The former secretary of state offered up the website plan in a speech at Trident Technical College in North Charleston, saying the government needed to do more to expand and promote apprenticeship programs.
“At a time when most Americans look for jobs on sites like Monster.com or LinkedIn rather than going to old fashioned classified ads, they should be able to find training and placement opportunities on equally simple and acceptable online platforms,” Mrs. Clinton told a crowd of roughly 450 people at the college’s conference center.
“It’s time we moved all of our job training programs, our apprenticeship programs all over out country onto an online platform so that if you’re in Orangeburg or you are in Charleston or you are in San Francisco, wherever you are around the country, you can log on,” she said.
The website scheme bearing a striking resemblance to expensive and glitchy website of President Obama’s healthcare law, which so far have cost more that $2.1 billion, according to estimates by Bloomberg Government.
Clinton campaign officials said they did not have any more details about the website plan.
Mrs. Clinton said the website would provide one-stop shopping for everybody looking for options to prepare for employment or improve job skills.
“You’re 18, you’re looking for that job. You’re 21, you just graduated and you want to get something good,” said Mrs. Clinton. “You should be able to go to the same place and get the information about what is going to be available for you to take advantage of.”
The website plan was part of Mrs. Clinton’s agenda to rebuild the middle class and help people advance in the economy through job training and apprenticeship programs. She pushed the agenda during a swing through North Carolina, home to the second-in-the nation primary and the first nominating contest in the South.
As part of the agenda, she proposed giving a $1,500 tax credit to business for each apprentice they take on.
A Clinton campaign spokeswoman said details about the website plan were not yet available but that a background briefing would be circulated in the future.
The campaign did not respond to questions about whether state or federal government would build and maintain the website, whether it would be one national site or individual site for each state as with the Obamacare exchanges, or whether it was modeled after Obamacare.
Republicans said that Mrs. Clinton’s proposals lacked substance.
“Hillary Clinton’s economic proposals have been light on details and heavy on hypocrisy – another example of why voters overwhelmingly believe she is not honest and trustworthy,” Republican National Committee spokesman Michael Short.

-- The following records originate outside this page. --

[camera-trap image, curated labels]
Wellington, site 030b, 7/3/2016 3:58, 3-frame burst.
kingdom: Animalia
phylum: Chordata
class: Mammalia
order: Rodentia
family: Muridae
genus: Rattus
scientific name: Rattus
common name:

He noted that the South Carolina AFL-CIO gave its endorsement for president to Sen. Bernard Sanders, an avowed socialist from Vermont who is running to the left of Mrs. Clinton in the race for the Democratic presidential nomination.
The union announced its endorsement of Mr. Sanders on Saturday, the same day Mrs. Clinton held the first big rally of her candidacy and launched an aggressive campaign swing through early voting states, including South Carolina.
“By losing the South Carolina AFL-CIO’s endorsement to Bernie Sanders, it’s clear even Democrats aren’t buying what Hillary Clinton is selling,” said Mr. Short.
At the technical college, Mrs. Clinton touted the tax credit proposal as a bipartisan idea and promised to embrace good ideas as president regardless of which party came up with them.
The former first lady, senator and top diplomat also said that job training and apprenticeship programs should not be only for young Americans but available to everybody who wants to get ahead.
“It also should be older workers,” she said. “It should be for moms re-entering the workforce after raising their children, to be more independent. It should be for our veterans.”
Mrs. Clinton remains the all-but-inevitable Democratic presidential nominee, with a huge lead in the polls and a massive fundraising advantage.
At an earlier campaign stop, she voiced confident about both succeeding with her plan to revitalize the U.S. economy and about her chances of winning the White House in 2016 and 2020.
“I hope that at the end of my two terms as president, I will have overseen an even bigger peacetime expansion of the economy than my husband [former President Bill Clinton] did, and he had the biggest peacetime expansion in our history,” she said at a town hall-style meeting in Santee, a rural town about 65 miles north of Charleston.
The line drew the loudest cheers of the event, where about 300 people crowded into a community center to see Mrs. Clinton.
“We’ve got to make it our national commitment that we are going to do everything w can to create good jobs that will help people get into and stay in the middle class I want the middle class to mean something again.”